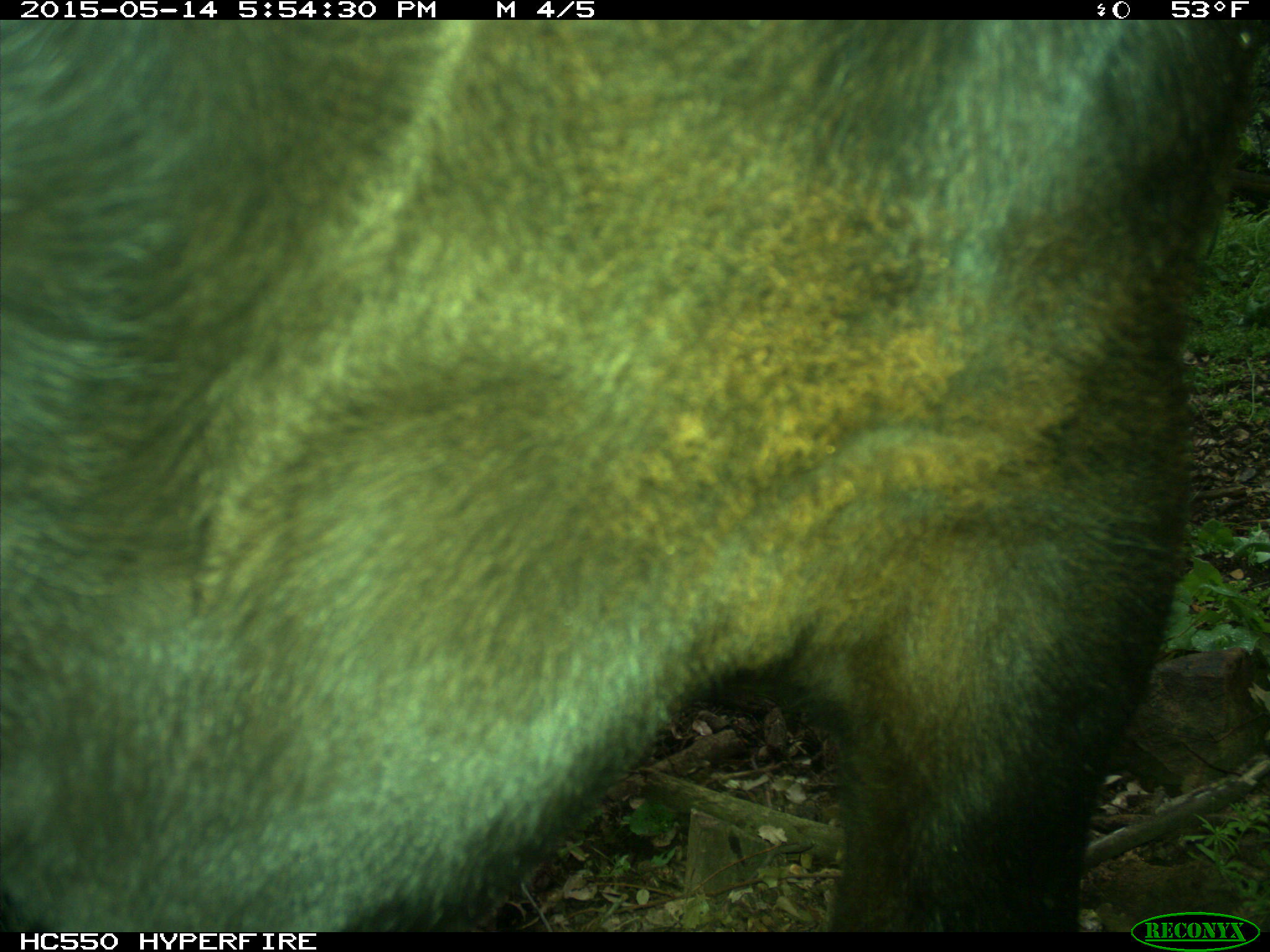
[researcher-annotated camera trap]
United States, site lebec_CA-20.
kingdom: Animalia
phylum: Chordata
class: Mammalia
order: Artiodactyla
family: Bovidae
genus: Bos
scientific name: Bos taurus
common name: domestic cow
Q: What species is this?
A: Bos taurus (domestic cow).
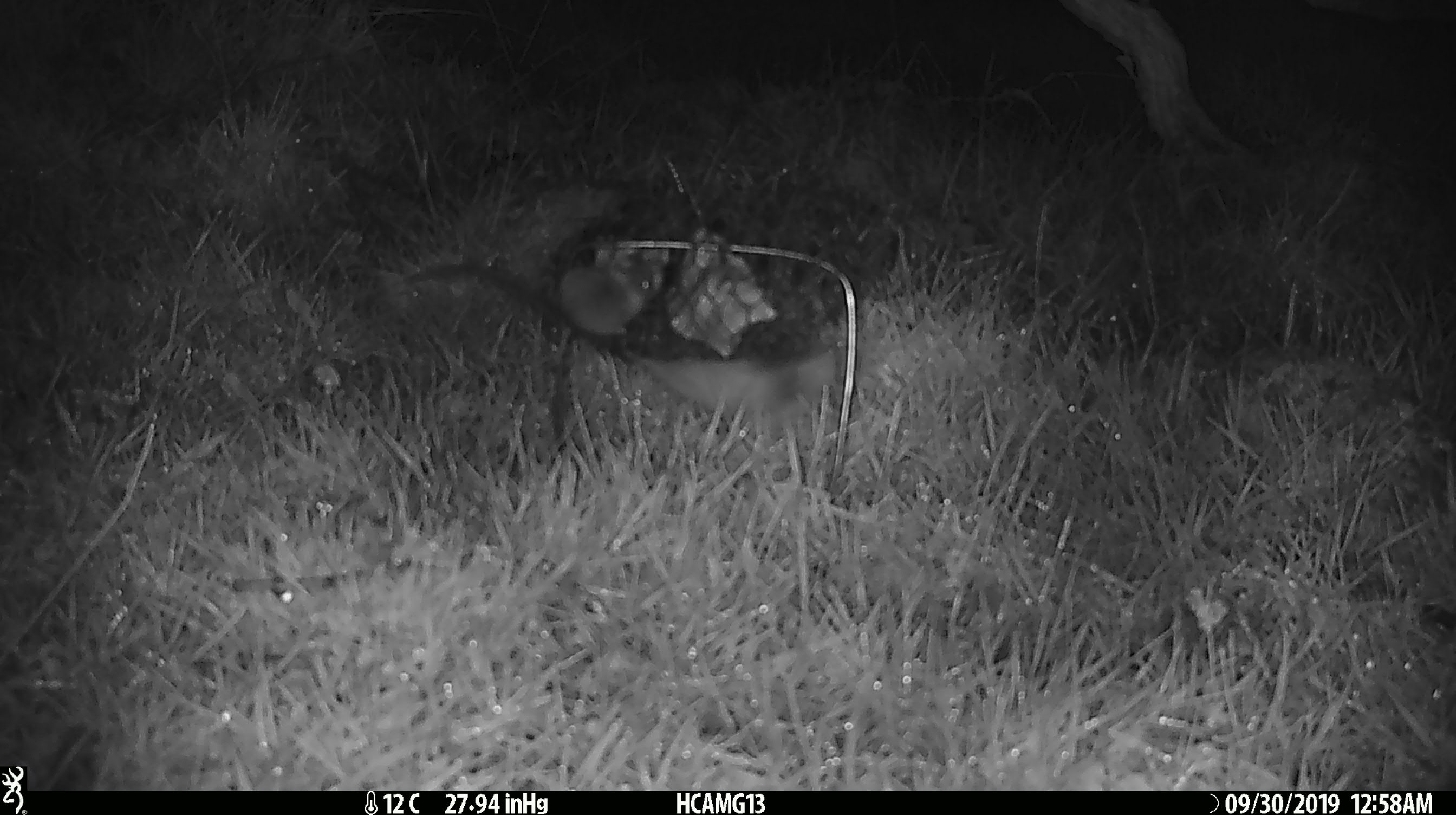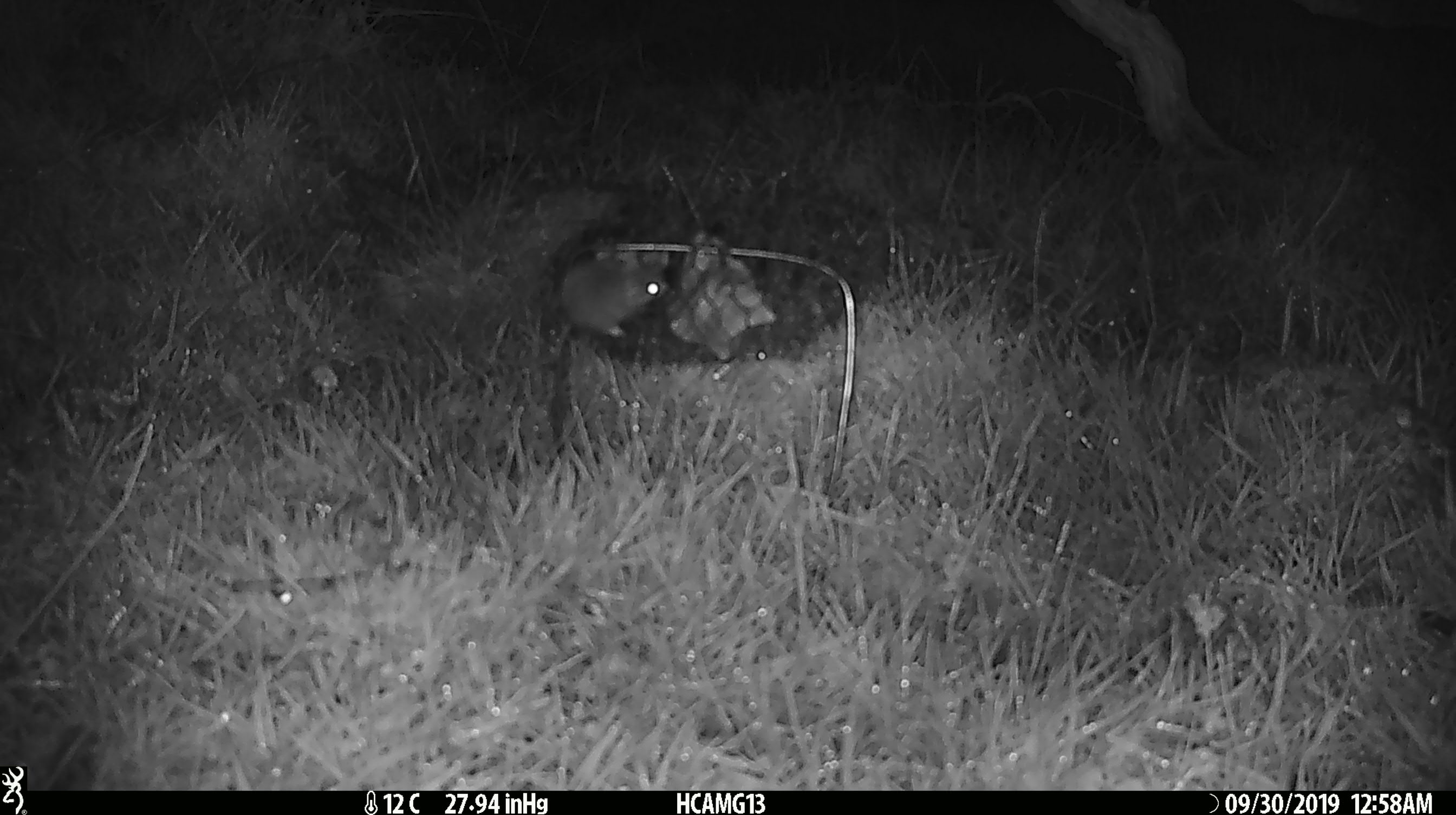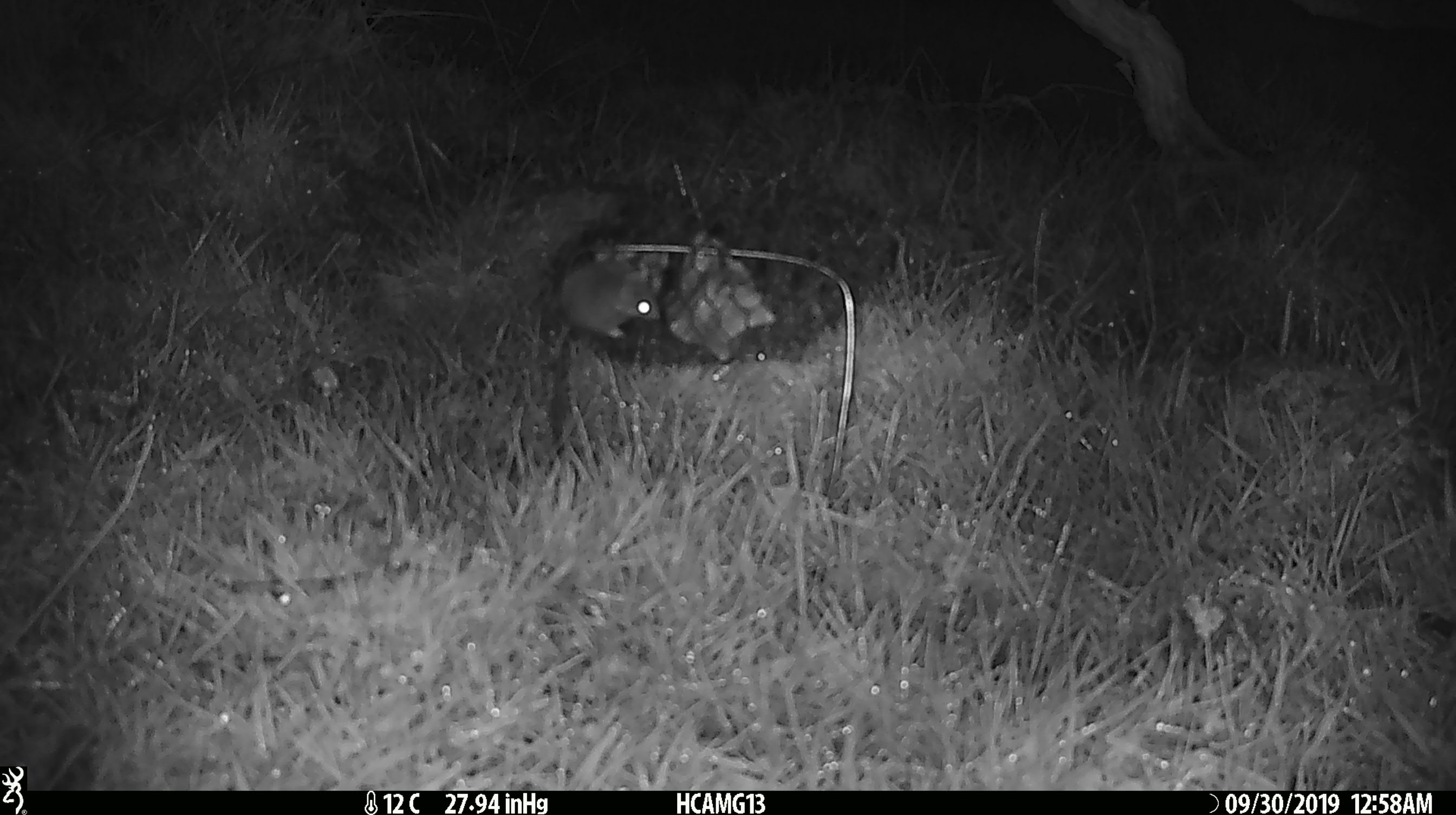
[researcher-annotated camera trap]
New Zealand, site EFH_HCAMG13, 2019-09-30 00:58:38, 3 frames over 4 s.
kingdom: Animalia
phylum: Chordata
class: Mammalia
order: Rodentia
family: Muridae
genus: Mus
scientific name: Mus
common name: mouse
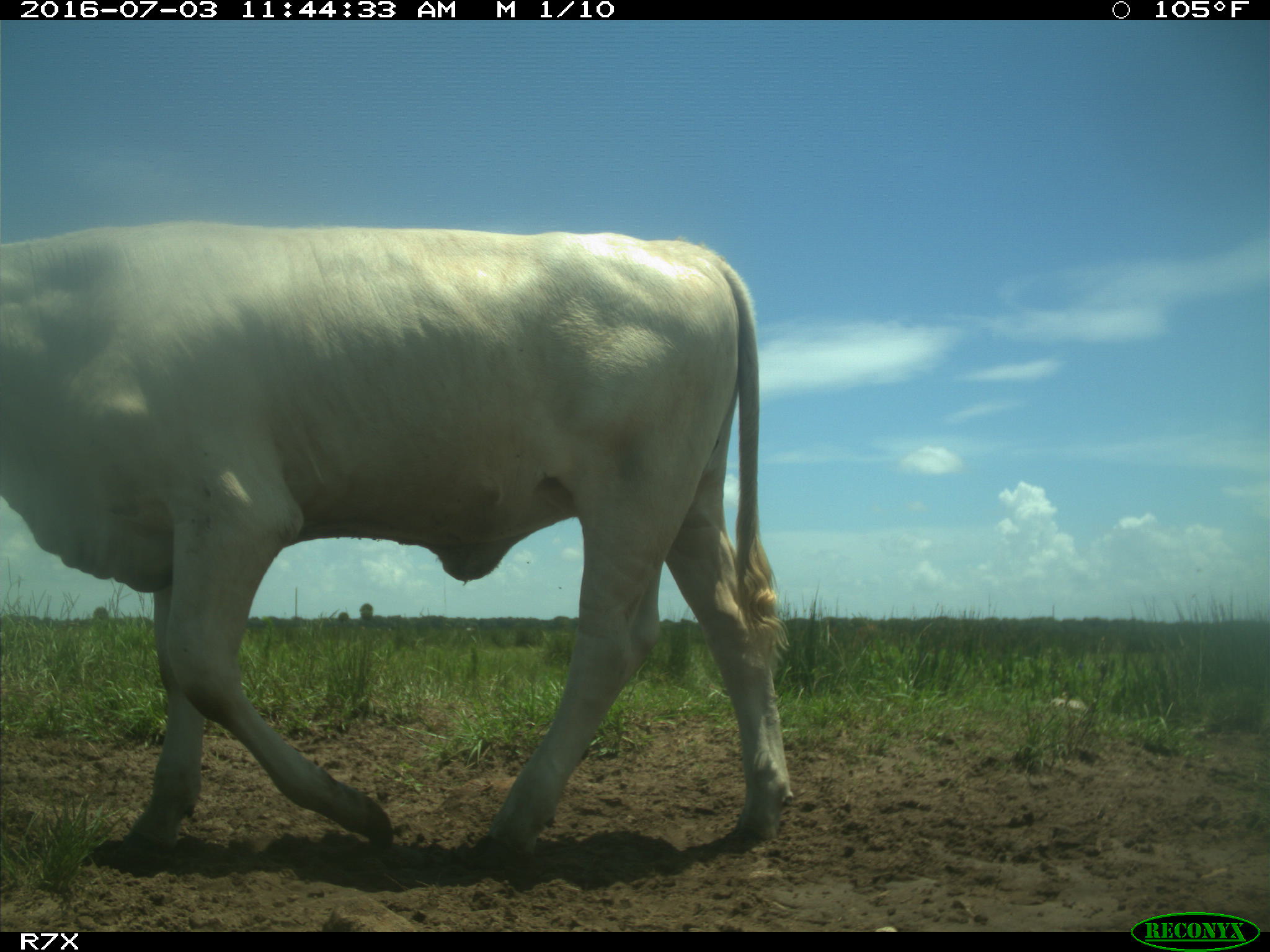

══════

| The problem |
The required answer is each line of the data in which the word "name" appears.

| Answer area |
scientific name: Bos taurus
common name: domestic cow
scientific name: Mus
common name: mouse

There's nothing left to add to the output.